_Task_
Please reproduce all the records exactly while leaving out their pictures.

_Supplied entries_

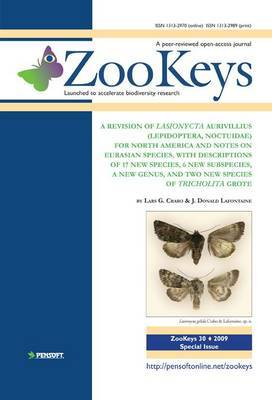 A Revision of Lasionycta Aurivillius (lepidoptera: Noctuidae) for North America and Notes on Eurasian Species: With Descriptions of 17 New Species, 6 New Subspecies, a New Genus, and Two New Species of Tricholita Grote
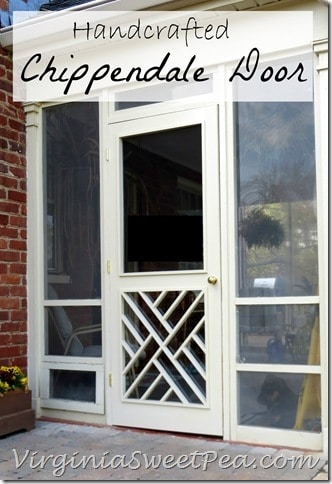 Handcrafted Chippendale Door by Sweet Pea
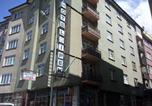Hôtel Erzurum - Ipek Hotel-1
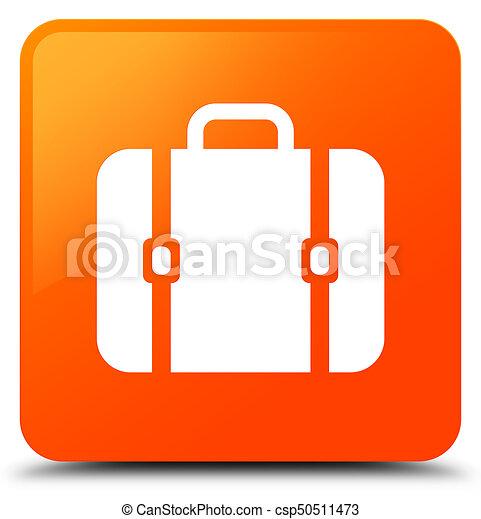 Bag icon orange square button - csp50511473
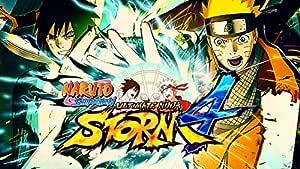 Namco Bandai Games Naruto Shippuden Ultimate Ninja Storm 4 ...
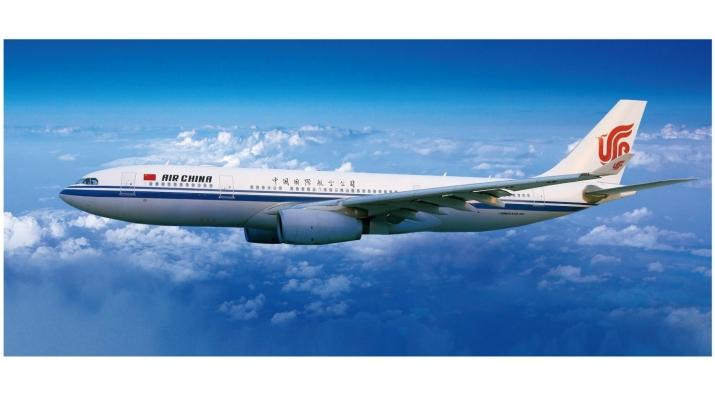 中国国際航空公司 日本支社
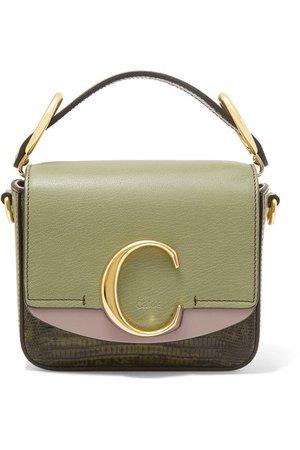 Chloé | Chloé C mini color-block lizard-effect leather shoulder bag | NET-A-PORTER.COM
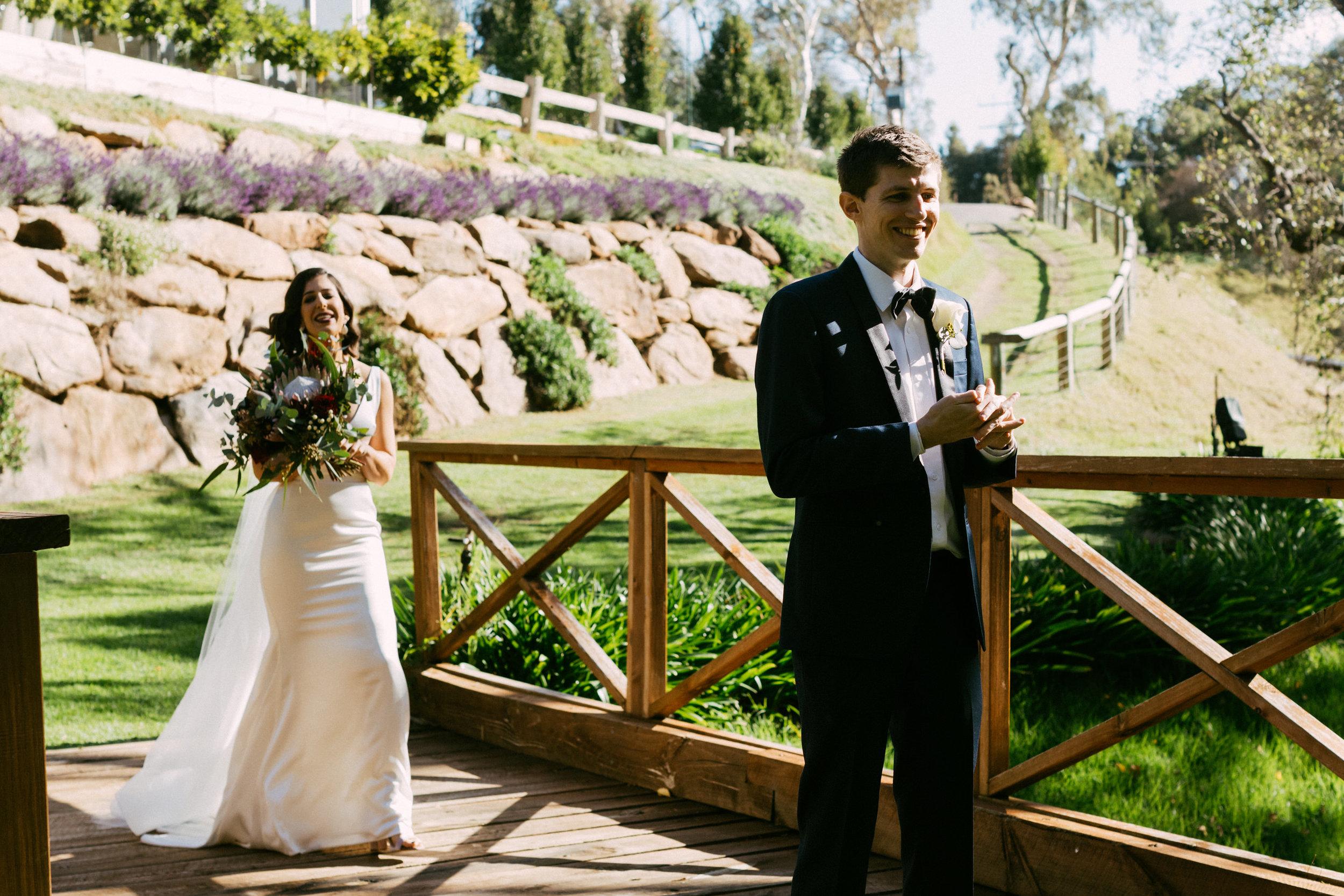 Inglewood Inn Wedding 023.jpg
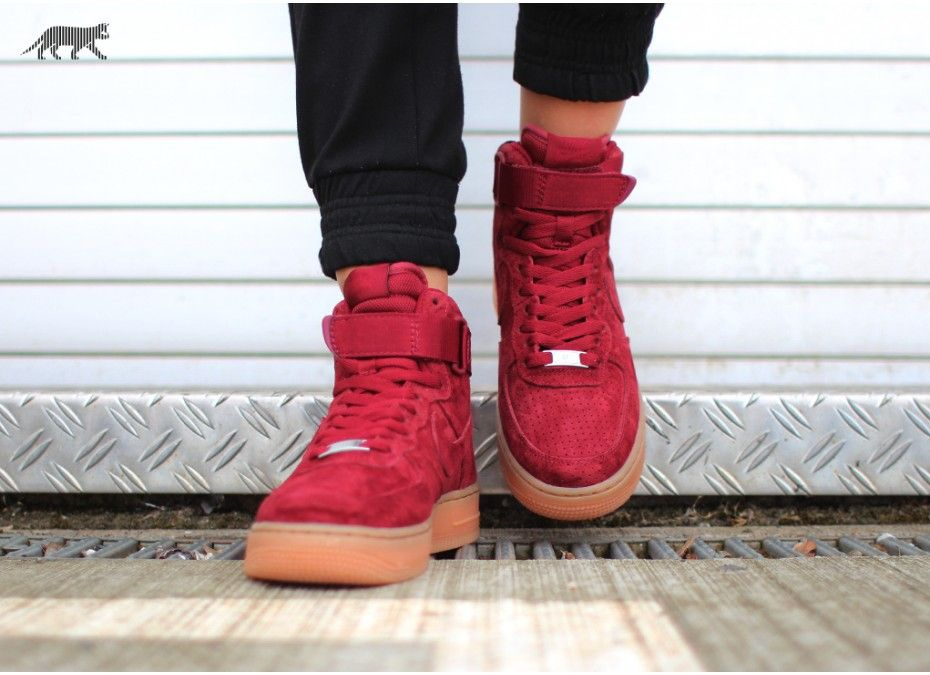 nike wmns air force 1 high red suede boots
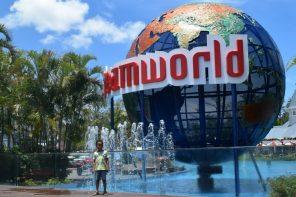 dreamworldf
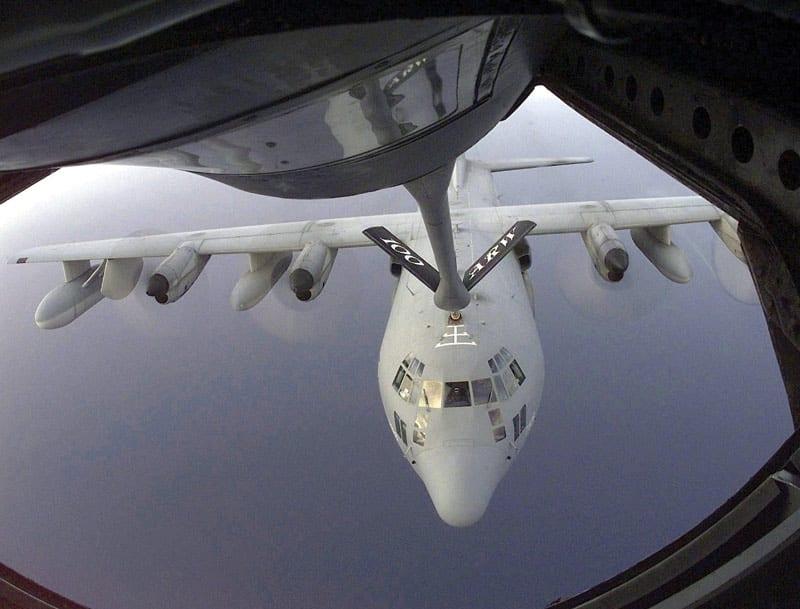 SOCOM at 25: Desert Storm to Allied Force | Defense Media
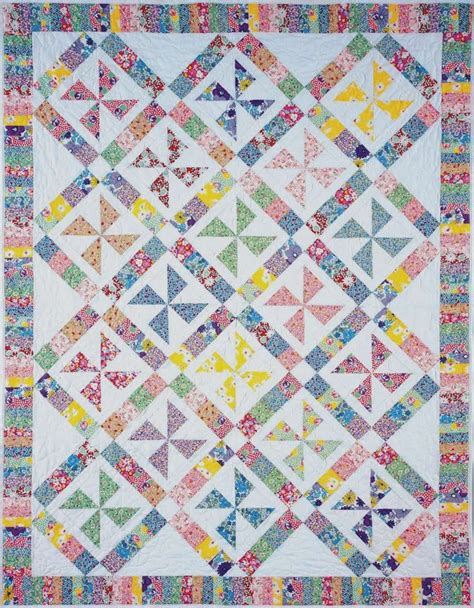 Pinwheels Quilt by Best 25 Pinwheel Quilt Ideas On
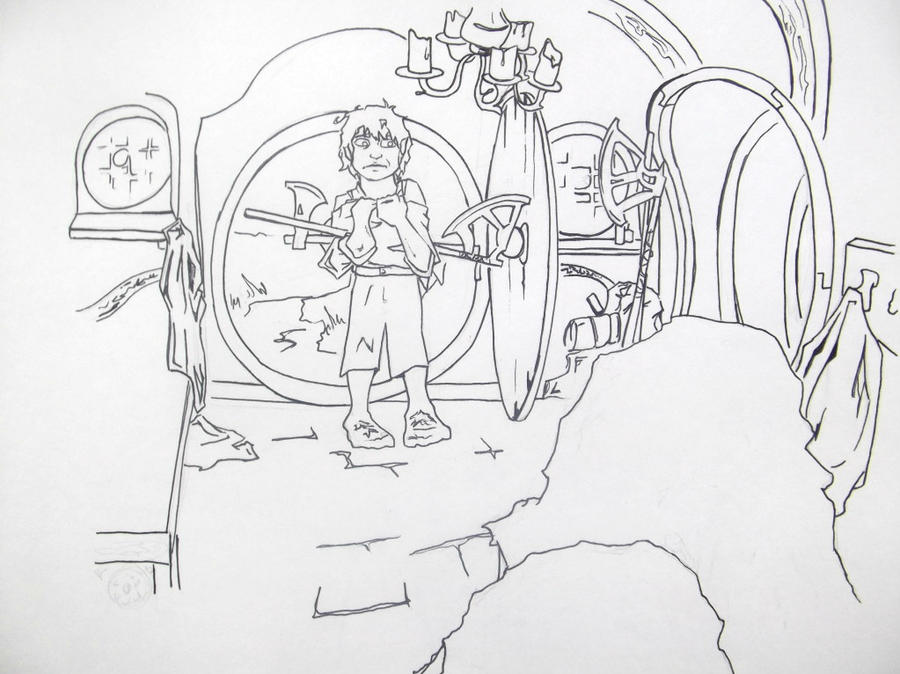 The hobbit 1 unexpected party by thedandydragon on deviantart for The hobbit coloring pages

_Answer to the exercise_
 A Revision of Lasionycta Aurivillius (lepidoptera: Noctuidae) for North America and Notes on Eurasian Species: With Descriptions of 17 New Species, 6 New Subspecies, a New Genus, and Two New Species of Tricholita Grote
 Handcrafted Chippendale Door by Sweet Pea
Hôtel Erzurum - Ipek Hotel-1
 Bag icon orange square button - csp50511473
 Namco Bandai Games Naruto Shippuden Ultimate Ninja Storm 4 ...
 中国国際航空公司 日本支社
 Chloé | Chloé C mini color-block lizard-effect leather shoulder bag | NET-A-PORTER.COM
 Inglewood Inn Wedding 023.jpg
 nike wmns air force 1 high red suede boots
 dreamworldf
 SOCOM at 25: Desert Storm to Allied Force | Defense Media
 Pinwheels Quilt by Best 25 Pinwheel Quilt Ideas On
 The hobbit 1 unexpected party by thedandydragon on deviantart for The hobbit coloring pages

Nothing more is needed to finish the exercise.